[Begin]
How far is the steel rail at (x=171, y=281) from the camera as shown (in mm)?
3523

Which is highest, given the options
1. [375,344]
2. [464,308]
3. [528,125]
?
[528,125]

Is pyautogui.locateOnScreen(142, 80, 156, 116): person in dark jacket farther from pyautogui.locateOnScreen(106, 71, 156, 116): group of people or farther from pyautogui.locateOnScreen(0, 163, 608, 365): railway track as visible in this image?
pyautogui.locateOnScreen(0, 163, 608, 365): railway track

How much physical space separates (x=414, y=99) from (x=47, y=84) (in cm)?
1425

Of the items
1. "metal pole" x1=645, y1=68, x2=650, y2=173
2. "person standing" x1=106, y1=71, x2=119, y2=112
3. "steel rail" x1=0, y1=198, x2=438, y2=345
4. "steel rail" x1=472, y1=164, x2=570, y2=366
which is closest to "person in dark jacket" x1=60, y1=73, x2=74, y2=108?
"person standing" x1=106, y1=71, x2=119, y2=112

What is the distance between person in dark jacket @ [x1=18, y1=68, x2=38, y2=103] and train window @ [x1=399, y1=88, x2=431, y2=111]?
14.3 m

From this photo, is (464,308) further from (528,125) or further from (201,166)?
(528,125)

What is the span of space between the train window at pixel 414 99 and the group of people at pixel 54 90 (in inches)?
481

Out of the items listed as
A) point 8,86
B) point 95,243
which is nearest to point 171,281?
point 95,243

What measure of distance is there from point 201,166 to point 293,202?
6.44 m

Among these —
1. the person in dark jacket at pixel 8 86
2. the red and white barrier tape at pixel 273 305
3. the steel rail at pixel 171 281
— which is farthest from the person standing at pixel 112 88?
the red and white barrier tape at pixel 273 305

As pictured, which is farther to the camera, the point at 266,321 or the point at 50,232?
[End]
[Begin]
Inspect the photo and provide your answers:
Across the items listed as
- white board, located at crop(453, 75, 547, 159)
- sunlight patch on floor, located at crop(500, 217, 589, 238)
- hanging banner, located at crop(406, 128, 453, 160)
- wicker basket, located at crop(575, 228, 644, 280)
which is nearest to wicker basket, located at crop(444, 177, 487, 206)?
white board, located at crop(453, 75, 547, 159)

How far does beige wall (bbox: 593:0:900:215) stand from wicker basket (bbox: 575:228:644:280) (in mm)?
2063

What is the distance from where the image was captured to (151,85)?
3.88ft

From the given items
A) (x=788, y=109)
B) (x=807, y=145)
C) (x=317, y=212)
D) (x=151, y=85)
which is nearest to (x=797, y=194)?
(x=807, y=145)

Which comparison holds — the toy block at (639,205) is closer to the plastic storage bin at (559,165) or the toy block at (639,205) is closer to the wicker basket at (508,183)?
[End]
Copy out the lines between the one containing "Out of the items listed as" and the one containing "As pictured, which", inclusive, keeping every character the same.

Out of the items listed as
A) point 8,86
B) point 95,243
which is nearest to point 171,281?
point 95,243

What measure of distance is there from point 201,166 to point 293,202?
6.44 m

Among these —
1. the person in dark jacket at pixel 8 86
2. the red and white barrier tape at pixel 273 305
3. the steel rail at pixel 171 281
— which is farthest from the person standing at pixel 112 88?
the red and white barrier tape at pixel 273 305

As pictured, which is farther to the camera, the point at 266,321 or the point at 50,232?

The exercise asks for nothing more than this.